Poorly managed grazing can damage land, of course, but well managed grazing can help restore it. So, when cattle are moved thoughtfully across diverse pastures, they become part of a natural cycle that grasslands evolve alongside. Their grazing encourages fresh growth, their manure feeds soil organisms, their movement helps cycle nutrients, and the rest periods allow plants to recover.
Britain's grasslands are one of our greatest natural assets, and grazing livestock have an important role in managing many of them. And as soil health improves, it supports healthier plants, and those plants support more insects. Then more insects create more birds, bats, small mammals. Flower-rich pasture supports bees, butterflies, pollinators. Thriving hedgerows provide nesting sites.
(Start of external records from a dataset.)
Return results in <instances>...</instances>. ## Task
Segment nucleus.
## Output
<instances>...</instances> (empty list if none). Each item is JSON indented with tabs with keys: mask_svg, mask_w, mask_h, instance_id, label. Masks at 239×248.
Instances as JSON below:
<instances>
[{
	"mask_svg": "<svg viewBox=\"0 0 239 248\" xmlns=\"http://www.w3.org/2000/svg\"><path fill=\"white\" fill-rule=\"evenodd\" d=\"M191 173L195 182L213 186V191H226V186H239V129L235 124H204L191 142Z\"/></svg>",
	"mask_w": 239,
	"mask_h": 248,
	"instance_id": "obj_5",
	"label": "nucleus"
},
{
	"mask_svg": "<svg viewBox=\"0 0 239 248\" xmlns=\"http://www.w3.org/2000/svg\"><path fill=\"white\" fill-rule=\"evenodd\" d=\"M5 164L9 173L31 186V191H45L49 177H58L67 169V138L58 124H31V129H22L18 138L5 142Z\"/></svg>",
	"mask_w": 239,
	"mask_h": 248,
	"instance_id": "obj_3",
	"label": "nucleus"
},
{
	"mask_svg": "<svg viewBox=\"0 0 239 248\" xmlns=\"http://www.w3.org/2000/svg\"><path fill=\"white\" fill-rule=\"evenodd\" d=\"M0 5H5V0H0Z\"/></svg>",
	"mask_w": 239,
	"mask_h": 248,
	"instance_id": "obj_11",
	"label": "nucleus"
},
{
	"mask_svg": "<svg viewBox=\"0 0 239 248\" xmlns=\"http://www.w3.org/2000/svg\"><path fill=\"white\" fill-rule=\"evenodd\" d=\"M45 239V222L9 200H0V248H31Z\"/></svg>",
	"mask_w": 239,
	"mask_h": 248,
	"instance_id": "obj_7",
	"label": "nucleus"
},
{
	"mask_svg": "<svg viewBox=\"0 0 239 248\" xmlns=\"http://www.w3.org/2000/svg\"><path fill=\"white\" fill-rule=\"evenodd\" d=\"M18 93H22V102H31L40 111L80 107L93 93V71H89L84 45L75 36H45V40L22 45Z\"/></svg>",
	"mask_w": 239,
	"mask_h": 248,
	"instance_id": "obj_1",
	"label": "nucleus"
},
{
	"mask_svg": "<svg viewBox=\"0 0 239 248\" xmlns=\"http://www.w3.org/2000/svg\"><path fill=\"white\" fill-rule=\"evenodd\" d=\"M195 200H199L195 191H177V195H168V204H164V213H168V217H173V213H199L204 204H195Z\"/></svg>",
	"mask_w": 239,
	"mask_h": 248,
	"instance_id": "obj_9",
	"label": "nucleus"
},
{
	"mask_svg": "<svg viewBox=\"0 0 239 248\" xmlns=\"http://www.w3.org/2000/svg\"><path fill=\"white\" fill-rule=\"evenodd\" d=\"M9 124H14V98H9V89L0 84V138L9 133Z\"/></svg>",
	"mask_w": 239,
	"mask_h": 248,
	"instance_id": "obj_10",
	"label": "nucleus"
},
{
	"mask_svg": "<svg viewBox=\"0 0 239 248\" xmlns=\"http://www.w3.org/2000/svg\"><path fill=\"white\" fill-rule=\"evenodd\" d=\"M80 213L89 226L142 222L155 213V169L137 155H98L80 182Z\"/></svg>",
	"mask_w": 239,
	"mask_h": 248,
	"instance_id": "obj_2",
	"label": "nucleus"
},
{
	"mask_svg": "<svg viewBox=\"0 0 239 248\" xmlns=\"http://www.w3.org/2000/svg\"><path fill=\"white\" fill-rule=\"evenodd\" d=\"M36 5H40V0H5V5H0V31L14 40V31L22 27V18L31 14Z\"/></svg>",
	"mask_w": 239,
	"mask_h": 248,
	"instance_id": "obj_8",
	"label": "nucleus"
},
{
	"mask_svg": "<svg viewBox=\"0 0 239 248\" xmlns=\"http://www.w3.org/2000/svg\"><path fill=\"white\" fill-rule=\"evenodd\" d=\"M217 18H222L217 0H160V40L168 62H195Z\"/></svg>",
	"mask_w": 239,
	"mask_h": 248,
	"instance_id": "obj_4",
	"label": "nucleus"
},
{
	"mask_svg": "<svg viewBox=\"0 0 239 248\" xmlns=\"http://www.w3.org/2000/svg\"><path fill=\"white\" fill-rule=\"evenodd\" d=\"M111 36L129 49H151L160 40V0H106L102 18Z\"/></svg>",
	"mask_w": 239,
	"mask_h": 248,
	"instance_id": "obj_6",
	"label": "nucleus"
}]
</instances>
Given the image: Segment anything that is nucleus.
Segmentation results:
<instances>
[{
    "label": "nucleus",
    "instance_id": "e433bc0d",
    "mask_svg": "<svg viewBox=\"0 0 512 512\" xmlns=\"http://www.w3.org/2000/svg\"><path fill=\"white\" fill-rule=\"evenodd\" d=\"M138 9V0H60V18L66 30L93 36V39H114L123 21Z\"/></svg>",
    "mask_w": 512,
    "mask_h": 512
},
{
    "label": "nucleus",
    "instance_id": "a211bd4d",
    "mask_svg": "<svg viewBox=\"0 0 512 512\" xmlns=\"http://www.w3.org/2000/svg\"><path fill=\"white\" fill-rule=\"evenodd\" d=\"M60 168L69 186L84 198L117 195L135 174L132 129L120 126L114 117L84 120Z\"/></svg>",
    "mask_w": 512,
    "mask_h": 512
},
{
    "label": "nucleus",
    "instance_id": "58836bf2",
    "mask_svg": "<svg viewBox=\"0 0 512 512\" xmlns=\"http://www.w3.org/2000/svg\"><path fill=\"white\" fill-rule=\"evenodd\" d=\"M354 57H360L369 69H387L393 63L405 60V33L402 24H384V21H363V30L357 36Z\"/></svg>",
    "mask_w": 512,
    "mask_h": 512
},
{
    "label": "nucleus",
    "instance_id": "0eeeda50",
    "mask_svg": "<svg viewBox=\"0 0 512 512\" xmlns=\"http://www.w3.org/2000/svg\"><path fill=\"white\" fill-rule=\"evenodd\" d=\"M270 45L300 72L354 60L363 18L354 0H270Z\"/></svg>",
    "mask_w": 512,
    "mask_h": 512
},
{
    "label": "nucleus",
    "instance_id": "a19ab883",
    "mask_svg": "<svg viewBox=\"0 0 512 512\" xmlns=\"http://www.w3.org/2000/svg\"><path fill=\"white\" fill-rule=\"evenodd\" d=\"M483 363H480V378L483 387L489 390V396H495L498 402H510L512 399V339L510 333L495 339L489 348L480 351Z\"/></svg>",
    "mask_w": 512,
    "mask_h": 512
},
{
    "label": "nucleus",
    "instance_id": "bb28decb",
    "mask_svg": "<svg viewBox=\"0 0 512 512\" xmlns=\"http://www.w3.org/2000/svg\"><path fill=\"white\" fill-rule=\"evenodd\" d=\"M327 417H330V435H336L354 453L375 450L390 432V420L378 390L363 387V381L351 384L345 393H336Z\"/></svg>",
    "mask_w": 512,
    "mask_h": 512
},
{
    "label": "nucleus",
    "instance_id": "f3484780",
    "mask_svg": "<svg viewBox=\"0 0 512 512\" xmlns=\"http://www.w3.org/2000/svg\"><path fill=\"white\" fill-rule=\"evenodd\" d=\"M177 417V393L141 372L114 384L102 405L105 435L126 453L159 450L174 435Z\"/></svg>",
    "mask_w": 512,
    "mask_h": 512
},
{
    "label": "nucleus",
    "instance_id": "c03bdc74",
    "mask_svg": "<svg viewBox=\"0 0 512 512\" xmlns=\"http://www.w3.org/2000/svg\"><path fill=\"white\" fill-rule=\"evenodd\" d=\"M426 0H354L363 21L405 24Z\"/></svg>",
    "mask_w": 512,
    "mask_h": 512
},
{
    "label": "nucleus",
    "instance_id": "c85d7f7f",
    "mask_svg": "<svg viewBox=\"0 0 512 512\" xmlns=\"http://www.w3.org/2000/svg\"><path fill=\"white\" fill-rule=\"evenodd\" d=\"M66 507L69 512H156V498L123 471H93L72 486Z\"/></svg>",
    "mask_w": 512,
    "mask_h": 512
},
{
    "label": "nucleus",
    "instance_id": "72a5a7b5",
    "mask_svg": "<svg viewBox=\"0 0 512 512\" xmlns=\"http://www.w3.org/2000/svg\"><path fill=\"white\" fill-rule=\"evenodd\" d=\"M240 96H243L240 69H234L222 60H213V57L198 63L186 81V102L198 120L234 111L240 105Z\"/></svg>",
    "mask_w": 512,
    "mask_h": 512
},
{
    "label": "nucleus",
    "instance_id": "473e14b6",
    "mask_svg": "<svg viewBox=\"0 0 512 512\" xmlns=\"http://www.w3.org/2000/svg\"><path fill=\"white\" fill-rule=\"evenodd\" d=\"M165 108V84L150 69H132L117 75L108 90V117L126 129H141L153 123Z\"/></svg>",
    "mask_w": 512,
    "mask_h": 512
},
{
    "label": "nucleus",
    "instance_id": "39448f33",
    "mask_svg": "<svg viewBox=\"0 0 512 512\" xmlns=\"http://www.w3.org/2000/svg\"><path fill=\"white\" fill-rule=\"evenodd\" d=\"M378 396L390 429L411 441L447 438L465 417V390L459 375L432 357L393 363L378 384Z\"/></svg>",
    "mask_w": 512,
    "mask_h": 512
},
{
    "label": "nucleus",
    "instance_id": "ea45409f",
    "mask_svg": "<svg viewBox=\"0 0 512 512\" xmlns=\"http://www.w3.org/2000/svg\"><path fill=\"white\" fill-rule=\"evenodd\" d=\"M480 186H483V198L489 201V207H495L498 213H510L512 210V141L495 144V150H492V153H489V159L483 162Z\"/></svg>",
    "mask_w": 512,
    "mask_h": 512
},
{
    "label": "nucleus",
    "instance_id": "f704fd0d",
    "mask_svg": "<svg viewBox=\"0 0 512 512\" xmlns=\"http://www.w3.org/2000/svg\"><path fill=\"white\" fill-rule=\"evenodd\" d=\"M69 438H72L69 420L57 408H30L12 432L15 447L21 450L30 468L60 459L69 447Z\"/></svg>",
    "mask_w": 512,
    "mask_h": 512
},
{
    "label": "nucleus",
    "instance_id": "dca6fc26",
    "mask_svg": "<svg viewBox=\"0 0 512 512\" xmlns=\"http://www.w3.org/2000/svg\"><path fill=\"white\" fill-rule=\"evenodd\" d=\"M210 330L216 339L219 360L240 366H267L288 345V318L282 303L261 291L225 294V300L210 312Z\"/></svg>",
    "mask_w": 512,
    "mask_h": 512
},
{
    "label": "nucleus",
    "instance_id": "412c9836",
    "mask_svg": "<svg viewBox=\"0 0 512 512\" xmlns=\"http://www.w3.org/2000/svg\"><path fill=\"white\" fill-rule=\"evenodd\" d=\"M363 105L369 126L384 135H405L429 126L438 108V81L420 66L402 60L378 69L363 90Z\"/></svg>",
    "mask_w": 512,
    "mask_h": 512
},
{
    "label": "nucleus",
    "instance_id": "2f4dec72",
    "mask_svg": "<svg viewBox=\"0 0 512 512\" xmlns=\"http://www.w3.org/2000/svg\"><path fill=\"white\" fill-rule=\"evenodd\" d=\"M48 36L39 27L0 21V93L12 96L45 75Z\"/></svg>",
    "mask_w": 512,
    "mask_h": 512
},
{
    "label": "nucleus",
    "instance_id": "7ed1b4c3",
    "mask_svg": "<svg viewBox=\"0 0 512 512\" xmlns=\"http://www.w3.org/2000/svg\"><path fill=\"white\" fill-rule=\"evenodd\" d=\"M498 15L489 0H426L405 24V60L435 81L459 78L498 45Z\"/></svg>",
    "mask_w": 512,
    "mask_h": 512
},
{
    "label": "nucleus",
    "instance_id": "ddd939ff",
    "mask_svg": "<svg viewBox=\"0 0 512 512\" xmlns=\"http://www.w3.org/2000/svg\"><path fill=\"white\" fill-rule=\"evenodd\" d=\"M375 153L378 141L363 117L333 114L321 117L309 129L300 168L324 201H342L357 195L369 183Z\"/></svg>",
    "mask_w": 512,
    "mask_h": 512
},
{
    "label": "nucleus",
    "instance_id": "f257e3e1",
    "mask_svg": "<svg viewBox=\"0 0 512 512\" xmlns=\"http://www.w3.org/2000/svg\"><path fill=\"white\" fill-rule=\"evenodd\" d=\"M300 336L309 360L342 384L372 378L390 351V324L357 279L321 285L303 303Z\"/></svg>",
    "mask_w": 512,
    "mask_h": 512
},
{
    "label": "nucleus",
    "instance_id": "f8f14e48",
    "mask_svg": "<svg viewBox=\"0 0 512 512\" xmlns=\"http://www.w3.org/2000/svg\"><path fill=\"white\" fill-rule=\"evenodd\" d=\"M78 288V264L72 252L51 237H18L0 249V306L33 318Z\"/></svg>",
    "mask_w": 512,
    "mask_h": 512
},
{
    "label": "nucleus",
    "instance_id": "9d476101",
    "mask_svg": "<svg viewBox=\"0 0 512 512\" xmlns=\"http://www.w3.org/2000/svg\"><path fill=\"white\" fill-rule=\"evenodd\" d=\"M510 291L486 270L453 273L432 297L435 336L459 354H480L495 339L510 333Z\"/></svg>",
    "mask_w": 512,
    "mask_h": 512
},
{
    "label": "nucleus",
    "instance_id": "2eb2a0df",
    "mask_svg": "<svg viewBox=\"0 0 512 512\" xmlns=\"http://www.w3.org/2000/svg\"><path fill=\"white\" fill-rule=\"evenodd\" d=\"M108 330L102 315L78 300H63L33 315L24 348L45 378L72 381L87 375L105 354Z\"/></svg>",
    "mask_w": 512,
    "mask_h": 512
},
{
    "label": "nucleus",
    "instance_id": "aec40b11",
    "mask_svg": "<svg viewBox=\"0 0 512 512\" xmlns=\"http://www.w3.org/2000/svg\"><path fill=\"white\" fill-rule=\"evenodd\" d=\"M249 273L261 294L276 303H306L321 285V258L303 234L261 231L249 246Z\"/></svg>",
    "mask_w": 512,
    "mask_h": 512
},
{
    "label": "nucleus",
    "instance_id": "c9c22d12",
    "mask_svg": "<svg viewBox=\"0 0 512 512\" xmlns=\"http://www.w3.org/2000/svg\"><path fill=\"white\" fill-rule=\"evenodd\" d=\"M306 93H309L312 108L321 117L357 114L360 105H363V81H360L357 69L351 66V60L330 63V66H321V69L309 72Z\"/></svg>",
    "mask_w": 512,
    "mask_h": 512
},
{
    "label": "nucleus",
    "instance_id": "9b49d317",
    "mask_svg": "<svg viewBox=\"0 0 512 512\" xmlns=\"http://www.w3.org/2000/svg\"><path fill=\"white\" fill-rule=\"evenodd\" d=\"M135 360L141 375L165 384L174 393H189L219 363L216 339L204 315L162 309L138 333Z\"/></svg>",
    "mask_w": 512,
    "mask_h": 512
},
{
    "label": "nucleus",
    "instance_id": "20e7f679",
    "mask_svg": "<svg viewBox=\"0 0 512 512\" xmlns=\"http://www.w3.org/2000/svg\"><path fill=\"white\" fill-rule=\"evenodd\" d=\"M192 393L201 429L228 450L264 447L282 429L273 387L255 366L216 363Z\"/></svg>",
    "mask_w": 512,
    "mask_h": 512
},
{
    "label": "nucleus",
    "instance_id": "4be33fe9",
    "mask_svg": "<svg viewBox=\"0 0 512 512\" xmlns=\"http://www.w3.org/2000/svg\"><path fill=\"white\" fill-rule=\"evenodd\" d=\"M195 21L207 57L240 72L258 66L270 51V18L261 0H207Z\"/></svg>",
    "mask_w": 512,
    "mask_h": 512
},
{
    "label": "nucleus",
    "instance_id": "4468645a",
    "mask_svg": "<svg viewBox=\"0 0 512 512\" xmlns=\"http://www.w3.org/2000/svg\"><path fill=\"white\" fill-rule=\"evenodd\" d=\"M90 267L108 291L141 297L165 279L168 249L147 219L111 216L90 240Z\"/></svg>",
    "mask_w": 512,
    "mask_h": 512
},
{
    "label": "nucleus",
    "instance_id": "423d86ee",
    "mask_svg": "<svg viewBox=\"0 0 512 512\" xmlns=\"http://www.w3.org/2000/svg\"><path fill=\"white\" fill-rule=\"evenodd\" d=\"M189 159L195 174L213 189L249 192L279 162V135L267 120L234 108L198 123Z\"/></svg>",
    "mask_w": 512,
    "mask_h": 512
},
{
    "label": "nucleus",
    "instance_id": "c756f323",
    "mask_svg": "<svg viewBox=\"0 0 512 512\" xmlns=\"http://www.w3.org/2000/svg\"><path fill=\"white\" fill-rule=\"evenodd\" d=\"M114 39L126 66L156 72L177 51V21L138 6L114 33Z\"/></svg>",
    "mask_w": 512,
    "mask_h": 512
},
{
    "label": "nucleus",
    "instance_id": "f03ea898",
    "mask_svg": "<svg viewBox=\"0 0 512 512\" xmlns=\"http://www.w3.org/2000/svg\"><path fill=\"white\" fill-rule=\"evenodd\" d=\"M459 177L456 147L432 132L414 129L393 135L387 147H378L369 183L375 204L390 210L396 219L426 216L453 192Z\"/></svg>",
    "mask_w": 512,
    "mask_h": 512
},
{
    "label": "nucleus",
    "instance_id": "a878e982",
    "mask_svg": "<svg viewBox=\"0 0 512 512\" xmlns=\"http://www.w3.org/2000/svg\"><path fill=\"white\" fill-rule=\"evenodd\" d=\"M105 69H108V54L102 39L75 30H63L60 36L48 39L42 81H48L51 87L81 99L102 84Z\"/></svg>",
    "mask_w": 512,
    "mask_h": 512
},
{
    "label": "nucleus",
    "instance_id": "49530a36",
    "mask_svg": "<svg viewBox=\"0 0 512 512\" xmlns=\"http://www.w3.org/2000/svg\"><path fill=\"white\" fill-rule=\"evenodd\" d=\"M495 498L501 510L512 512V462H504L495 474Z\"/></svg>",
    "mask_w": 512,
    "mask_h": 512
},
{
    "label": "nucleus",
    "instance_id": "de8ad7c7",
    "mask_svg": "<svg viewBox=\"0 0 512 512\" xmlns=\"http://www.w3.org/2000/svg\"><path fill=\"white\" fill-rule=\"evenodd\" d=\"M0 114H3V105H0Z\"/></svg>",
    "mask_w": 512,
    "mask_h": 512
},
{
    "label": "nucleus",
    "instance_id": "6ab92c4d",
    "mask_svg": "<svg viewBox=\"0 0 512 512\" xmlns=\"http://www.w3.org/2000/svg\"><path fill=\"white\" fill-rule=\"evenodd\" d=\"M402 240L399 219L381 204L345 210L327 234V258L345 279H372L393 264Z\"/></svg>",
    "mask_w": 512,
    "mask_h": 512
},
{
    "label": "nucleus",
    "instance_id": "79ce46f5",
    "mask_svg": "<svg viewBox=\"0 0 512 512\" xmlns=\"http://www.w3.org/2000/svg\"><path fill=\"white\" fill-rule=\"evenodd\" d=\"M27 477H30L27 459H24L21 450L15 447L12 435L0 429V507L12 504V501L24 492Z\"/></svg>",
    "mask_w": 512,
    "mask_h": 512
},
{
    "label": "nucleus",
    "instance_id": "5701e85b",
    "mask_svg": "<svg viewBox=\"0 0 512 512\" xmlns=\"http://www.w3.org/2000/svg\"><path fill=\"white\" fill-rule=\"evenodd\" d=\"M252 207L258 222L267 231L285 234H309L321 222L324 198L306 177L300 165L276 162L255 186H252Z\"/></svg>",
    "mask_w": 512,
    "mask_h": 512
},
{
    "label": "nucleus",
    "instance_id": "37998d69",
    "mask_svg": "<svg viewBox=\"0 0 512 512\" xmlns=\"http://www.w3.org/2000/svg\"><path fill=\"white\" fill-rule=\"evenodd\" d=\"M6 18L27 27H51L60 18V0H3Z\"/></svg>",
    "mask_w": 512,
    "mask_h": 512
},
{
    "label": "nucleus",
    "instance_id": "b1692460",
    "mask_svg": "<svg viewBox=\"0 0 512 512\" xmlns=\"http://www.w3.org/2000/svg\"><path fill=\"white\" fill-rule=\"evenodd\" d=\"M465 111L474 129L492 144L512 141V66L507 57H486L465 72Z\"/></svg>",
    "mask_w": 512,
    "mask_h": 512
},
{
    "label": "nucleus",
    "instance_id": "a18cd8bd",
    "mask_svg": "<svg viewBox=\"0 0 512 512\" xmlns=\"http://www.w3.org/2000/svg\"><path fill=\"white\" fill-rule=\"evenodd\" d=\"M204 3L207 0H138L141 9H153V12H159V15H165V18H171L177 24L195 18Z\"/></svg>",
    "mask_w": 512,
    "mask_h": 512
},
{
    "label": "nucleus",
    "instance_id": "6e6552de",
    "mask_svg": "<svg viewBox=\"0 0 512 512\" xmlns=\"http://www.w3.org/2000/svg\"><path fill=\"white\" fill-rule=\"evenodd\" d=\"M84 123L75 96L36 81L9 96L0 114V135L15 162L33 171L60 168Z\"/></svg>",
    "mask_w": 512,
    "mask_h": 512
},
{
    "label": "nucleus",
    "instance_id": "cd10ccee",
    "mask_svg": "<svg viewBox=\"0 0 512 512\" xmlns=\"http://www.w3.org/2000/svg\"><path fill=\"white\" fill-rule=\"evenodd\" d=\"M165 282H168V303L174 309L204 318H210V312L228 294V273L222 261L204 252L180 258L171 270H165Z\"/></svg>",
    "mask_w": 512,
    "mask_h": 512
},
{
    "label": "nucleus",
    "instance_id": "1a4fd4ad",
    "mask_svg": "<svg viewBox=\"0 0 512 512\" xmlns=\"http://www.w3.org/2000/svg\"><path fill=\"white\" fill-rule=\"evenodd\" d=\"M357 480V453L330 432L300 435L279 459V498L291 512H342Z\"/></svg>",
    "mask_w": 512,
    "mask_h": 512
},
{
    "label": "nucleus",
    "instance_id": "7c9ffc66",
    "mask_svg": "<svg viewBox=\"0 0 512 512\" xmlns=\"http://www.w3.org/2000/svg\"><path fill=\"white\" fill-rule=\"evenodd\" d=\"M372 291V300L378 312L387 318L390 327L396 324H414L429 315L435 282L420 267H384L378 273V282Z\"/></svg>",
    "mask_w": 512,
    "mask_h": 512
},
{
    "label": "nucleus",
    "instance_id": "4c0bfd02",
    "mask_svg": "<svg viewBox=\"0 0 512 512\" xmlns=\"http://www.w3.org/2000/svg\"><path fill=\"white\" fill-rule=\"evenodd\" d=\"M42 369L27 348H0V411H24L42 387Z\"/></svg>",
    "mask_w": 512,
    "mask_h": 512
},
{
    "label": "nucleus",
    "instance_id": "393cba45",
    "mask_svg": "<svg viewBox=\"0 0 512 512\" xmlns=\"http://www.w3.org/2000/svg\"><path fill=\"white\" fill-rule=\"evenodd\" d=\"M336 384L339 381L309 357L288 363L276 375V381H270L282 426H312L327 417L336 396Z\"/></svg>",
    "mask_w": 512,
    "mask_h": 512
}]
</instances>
So regenerative farming doesn't just produce food. It creates habitat. Britain has some of the highest animal welfare standards in the world.
And by sourcing British pasture-raised beef, we're supporting farmers who care deeply about both their animals and the land they manage. And many of these are family farms that have spent generations looking after the countryside.
So, our aim is to create demand for farmers who are investing in healthier soils, better grazing systems and more resilient landscapes.
The more consumers choose products made from regeneratively farmed British beef, the stronger the market becomes for that type of farming.
Every food choice creates demand for a particular kind of farming.
By choosing beef raised on diverse, well-managed pastures, we can help support farming systems that protect soil, improve water retention, create habitats for wildlife and build more resilient rural landscapes.
That is why our mission extends far beyond making great biltong. We want to help create greater demand for British beef produced by farmers who are working with nature rather than against it.
We are still a growing business, and we know there will always be more work to do. But every decision we make is guided by the same question: can we create a better product while also supporting healthier land?
For us, that is what it means to snack with an impact.